Meaning and the Trirelative Semiotic Orientation of Language

April 28, 2017

Linguistics is axiomatically an observational science. It pays attention to and analyzes the ontology and the use of language in a triad of respects: (1) language as code, i. e., a set of norms that every speaker inherits when they become members of the community of learners and users; (2) language as inner/personal speech, i. e., the internal communication that occurs between phases of the thinking self; and (3) language as social/external speech, i. e., vocalized communication with interlocutors. In all three of these respects language at any given stage of its development is the cumulative result of its history, i. e., the teleological outcome of past stages.

= = = = = = =

• **Direction 1**: Does the text on meaning and the semiotic orientation of language agree with each statement below? Give yes or no for each, along with the deciding words of the text quoted exactly. (a) Linguistics is called an observational science. (b) Inner speech is described as vocalized communication with interlocutors. (c) Language at any stage is presented as the cumulative result of its history.
• **Direction 2**: Can you carry on the text about meaning and the trirelative semiotic orientation of language, starting right after its last sentence?

= = = = = = =

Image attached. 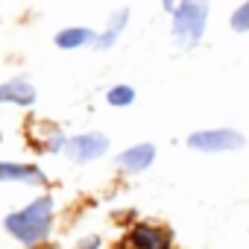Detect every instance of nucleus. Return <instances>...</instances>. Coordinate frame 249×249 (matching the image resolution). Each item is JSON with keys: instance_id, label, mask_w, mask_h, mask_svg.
Listing matches in <instances>:
<instances>
[{"instance_id": "nucleus-1", "label": "nucleus", "mask_w": 249, "mask_h": 249, "mask_svg": "<svg viewBox=\"0 0 249 249\" xmlns=\"http://www.w3.org/2000/svg\"><path fill=\"white\" fill-rule=\"evenodd\" d=\"M3 226H6V231H9L15 240H21V243H27V246L41 243V240L50 234V226H53V199H50V196L33 199L27 208L9 214Z\"/></svg>"}, {"instance_id": "nucleus-2", "label": "nucleus", "mask_w": 249, "mask_h": 249, "mask_svg": "<svg viewBox=\"0 0 249 249\" xmlns=\"http://www.w3.org/2000/svg\"><path fill=\"white\" fill-rule=\"evenodd\" d=\"M208 24V0H179L173 9V38L179 47L191 50L199 44Z\"/></svg>"}, {"instance_id": "nucleus-3", "label": "nucleus", "mask_w": 249, "mask_h": 249, "mask_svg": "<svg viewBox=\"0 0 249 249\" xmlns=\"http://www.w3.org/2000/svg\"><path fill=\"white\" fill-rule=\"evenodd\" d=\"M188 147H194L199 153H231V150L243 147V135L234 129H202L188 138Z\"/></svg>"}, {"instance_id": "nucleus-4", "label": "nucleus", "mask_w": 249, "mask_h": 249, "mask_svg": "<svg viewBox=\"0 0 249 249\" xmlns=\"http://www.w3.org/2000/svg\"><path fill=\"white\" fill-rule=\"evenodd\" d=\"M106 150H108V138L100 135V132H85V135H73V138L65 141V153L76 164L94 161V159L106 156Z\"/></svg>"}, {"instance_id": "nucleus-5", "label": "nucleus", "mask_w": 249, "mask_h": 249, "mask_svg": "<svg viewBox=\"0 0 249 249\" xmlns=\"http://www.w3.org/2000/svg\"><path fill=\"white\" fill-rule=\"evenodd\" d=\"M129 246L132 249H170V231L153 223H138L129 231Z\"/></svg>"}, {"instance_id": "nucleus-6", "label": "nucleus", "mask_w": 249, "mask_h": 249, "mask_svg": "<svg viewBox=\"0 0 249 249\" xmlns=\"http://www.w3.org/2000/svg\"><path fill=\"white\" fill-rule=\"evenodd\" d=\"M153 161H156V147L153 144H135V147L123 150L117 156L120 170H126V173H144Z\"/></svg>"}, {"instance_id": "nucleus-7", "label": "nucleus", "mask_w": 249, "mask_h": 249, "mask_svg": "<svg viewBox=\"0 0 249 249\" xmlns=\"http://www.w3.org/2000/svg\"><path fill=\"white\" fill-rule=\"evenodd\" d=\"M0 182H24V185H41L44 182V173L33 164H12V161H3L0 164Z\"/></svg>"}, {"instance_id": "nucleus-8", "label": "nucleus", "mask_w": 249, "mask_h": 249, "mask_svg": "<svg viewBox=\"0 0 249 249\" xmlns=\"http://www.w3.org/2000/svg\"><path fill=\"white\" fill-rule=\"evenodd\" d=\"M0 103H18V106H33L36 103V88L27 79H12L0 85Z\"/></svg>"}, {"instance_id": "nucleus-9", "label": "nucleus", "mask_w": 249, "mask_h": 249, "mask_svg": "<svg viewBox=\"0 0 249 249\" xmlns=\"http://www.w3.org/2000/svg\"><path fill=\"white\" fill-rule=\"evenodd\" d=\"M94 41H97V36L88 27H68L56 36V47H62V50H76V47H85Z\"/></svg>"}, {"instance_id": "nucleus-10", "label": "nucleus", "mask_w": 249, "mask_h": 249, "mask_svg": "<svg viewBox=\"0 0 249 249\" xmlns=\"http://www.w3.org/2000/svg\"><path fill=\"white\" fill-rule=\"evenodd\" d=\"M126 21H129V9H117V12L108 18V27H106V33H103V36H97L94 47H100V50L111 47V44L120 38V33H123V27H126Z\"/></svg>"}, {"instance_id": "nucleus-11", "label": "nucleus", "mask_w": 249, "mask_h": 249, "mask_svg": "<svg viewBox=\"0 0 249 249\" xmlns=\"http://www.w3.org/2000/svg\"><path fill=\"white\" fill-rule=\"evenodd\" d=\"M106 100H108V106L123 108V106H132V103H135V91H132V85H114V88L106 94Z\"/></svg>"}, {"instance_id": "nucleus-12", "label": "nucleus", "mask_w": 249, "mask_h": 249, "mask_svg": "<svg viewBox=\"0 0 249 249\" xmlns=\"http://www.w3.org/2000/svg\"><path fill=\"white\" fill-rule=\"evenodd\" d=\"M231 30L234 33H249V0H243V3L231 12Z\"/></svg>"}, {"instance_id": "nucleus-13", "label": "nucleus", "mask_w": 249, "mask_h": 249, "mask_svg": "<svg viewBox=\"0 0 249 249\" xmlns=\"http://www.w3.org/2000/svg\"><path fill=\"white\" fill-rule=\"evenodd\" d=\"M161 6H164L167 12H173V9H176V0H161Z\"/></svg>"}]
</instances>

= = = = = = =

• **Final result 1**:
(a) Yes: "Linguistics is axiomatically an observational science."
(b) No: "language as inner/personal speech, i. e., the internal communication that occurs between phases of the thinking self"
(c) Yes: "language at any given stage of its development is the cumulative result of its history"

• **Final result 2**:
Expanding these postulates with respect to linguistic meaning, Plato says that “thought and speech are the same; only the former, which is a silent inner conversation of the soul with itself, has been given the special name of thought” (Sophist 263E). Peirce goes one step further and says that “all thought is in signs.” Synthesizing these ideas, we can say that LANGUAGE IS THE INSTRUMENT OF THOUGHT AND OF SPEECH, both, and consists of semeiotic units––SIGNS––that are, furthermore, to be defined as THE PATTERNED COLLIGATION OF SOUND AND MEANING. The epitomical units of language, words, are units of meaning consisting of a sequence of sounds (called PHONEMES) that are associated in the minds of speakers with one or more meanings. A sign is defined, in language more particularly, as (1) anything that is capable of signifying something else (called its OBJECT) and (2) anything capable of being interpreted as signifying the particular meaning(s) intended by the speaker or language user (called its INTERPRETANT).

Philosophers have agonized from time immemorial about the nature of meaning and how to define it. When it comes to language, there is no difficulty because meaning is the object of linguistic signs, alias words. If I utter the sounds “dog” and intend by this sequence to mean the English word for “a small- to medium-sized carnivorous mammal (Canis familiaris synonym Canis lupus familiaris) of the family Canidae,” any interlocutor with a knowledge of English will know what I am referring to. Saying French chien, German Hund, Russian sobaka, or Japanese inu changes nothing as far as the object signified is concerned: they all mean ‘dog’, differing only in linguistic means of expression.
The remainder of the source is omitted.